Indoctrination is not an isolated problem in the operation of science today. Fortunately, due to the tremendous capacity of computers to share information for free, awareness seems to be growing. As Nobel-prize winner Randy Schekman has recently pointed out, the ignorance of obvious considerations is a testament to the indoctrination prevalent in mainstream academia.
Some of mainstream theory can be preserved by simply changing the partial derivatives in Maxwell’s equations to total derivatives, as explained by Petrovic Banko.
These three seemingly independent papers (all written by authors of different nationalities) all propose that Special Relativity can be discarded if total time derivatives are used instead of partial time derivatives in Maxwell’s Equations.
http://www.angelfire.com/sc3/elmag/ - Petrovic Banko. Nikisc, Montenegro
http://arxiv.org/pdf/hep-th/9608038.pdf - Andrew E. Chubykalo and Roman Smirnov-Rueda. Zacatecas, Mexico
http://citeseerx.ist.psu.edu/viewdoc/download?doi=10.1.1.172.7269&rep=rep1&type=pdf - Parry Moon, Domina Eberle Spencer, Arian S. Mirchandaney, Urea Y. Shama, and Philip J. Mann. NE United States
Renshaw takes a different approach, which appears equivalent. He defines all motion with respect to a stationary object, such as a current-carrying wire, so that different observers will not be using different values for velocity. It seems far simpler to use the total time derivatives instead, as they have they allow for velocity to be measured by observers in their own reference frame.

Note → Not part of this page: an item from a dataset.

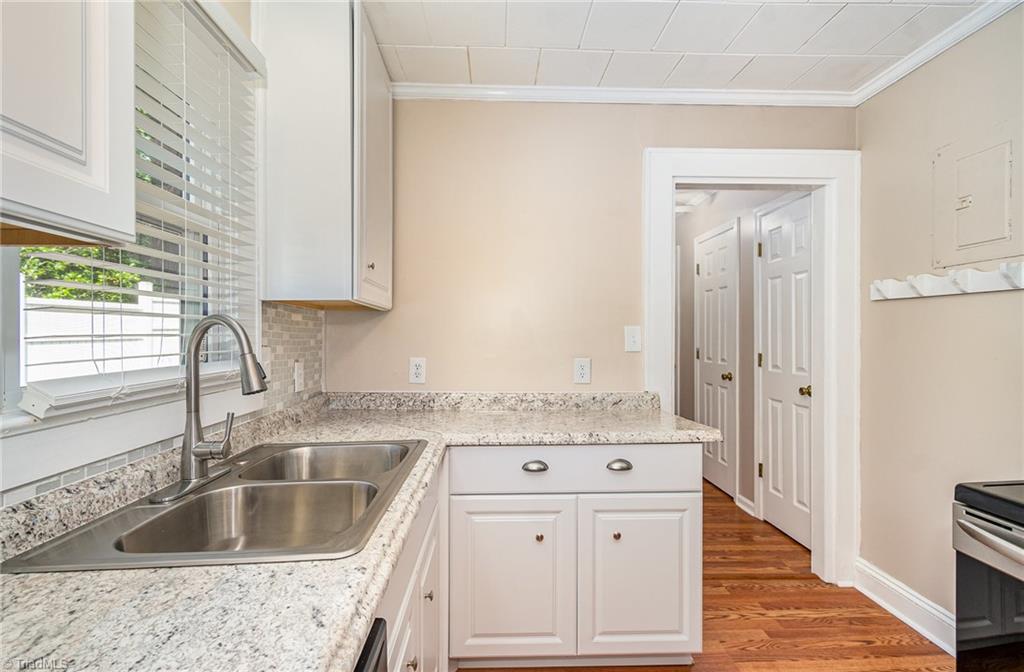 208 Rockspring Drive Thomasville, NC 27360 - Photo 11 of 28 newly remodeled kitchen with new counter tops, cabinets, backsplash and all appliances convey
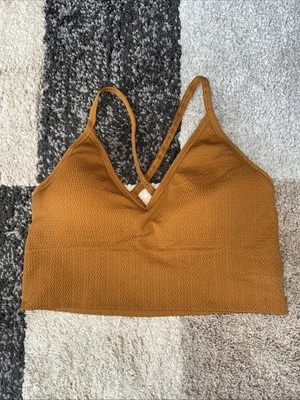 Sujetador deportivo DSG para mujer talla pequeña mostaza sin costuras sujetador con tiras soporte bajo Foto 1 de 4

As far as I can tell from reading the actual paper, Maxwell was using the total derivative for Ampere’s Law, instead of the partial time derivative as it is written by the mainstream today, but other papers I have read say Maxwell was using partial derivatives. It is largely irrelevant however, as Heaviside, whose use of 1890s mathematics notation which had not yet been developed when Maxwell was writing in the 1860s, reduced the number of equations from 20 to 4 and became the standard preferred version. Heaviside replaced the total derivative with the partial derivative because at the time, it would have been nonsense to measure the change in any reference frame other than the ground, so Heaviside “simplified” the math by using partial instead of total derivatives.